Why not? But of course the excursion, which coincides with a big party Gatsby’s mom is throwing, doesn’t go as planned. Ashleigh, having scored an interview with the director, runs a gantlet of important men, including a neurotic screenwriter (Jude Law) and a randy movie star (Diego Luna). Gatsby, meanwhile, encounters Chan (Selena Gomez), the younger sister of a high-school flame who has grown into a young woman whose combination of world-weary cynicism and rainy-day romanticism perfectly matches his.

The Chan-Gatsby-Ashleigh triangle is a standard Woody Allen setup, though the names are a trifle exotic. The young actors all struggle with the blend of pretense and nonsense that is Allen’s current screenwriting idiom, a rigged match that can be painful to witness. Poor Chalamet has the hardest time, since he is also the designated directorial alter ego. Fanning, a subtle and serious performer, does her best to locate comedy and dignity in her ridiculous character, but neither thing has been supplied. Gomez is the least humiliated, in spite of having to say things like, “A farrago of WASP plutocrats? That sounds like something on the menu at a fusion restaurant.”

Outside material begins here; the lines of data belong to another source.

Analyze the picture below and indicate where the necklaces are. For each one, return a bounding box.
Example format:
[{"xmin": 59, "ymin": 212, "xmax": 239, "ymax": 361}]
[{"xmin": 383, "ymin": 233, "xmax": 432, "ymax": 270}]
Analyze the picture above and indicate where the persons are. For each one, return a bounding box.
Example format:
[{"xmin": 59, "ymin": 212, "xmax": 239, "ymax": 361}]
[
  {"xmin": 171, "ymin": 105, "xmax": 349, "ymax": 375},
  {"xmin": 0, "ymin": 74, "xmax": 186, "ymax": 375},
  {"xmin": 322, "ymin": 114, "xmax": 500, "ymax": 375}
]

Sure it does. What’s on the menu here is the usual cynicism, overlaid with unconvincing, nostalgic dreaminess. There is one genuinely romantic moment, when Gatsby plays “Everything Happens to Me” on a “family heirloom” grand piano while Chan listens from another room, but “A Rainy Day in New York” squanders that along with its few moments of fun in the service of a set of tired, sour and vindictive propositions about love, youth and, above all, women. Which is a long way of saying what I didn’t really need to cross an ocean to discover: it’s a Woody Allen movie.

A Rainy Day in New York
Rated PG-13. A farrago. Running time: 1 hour 32 minutes. In theaters. Please consult the guidelines outlined by the Centers for Disease Control and Prevention before watching movies inside theaters.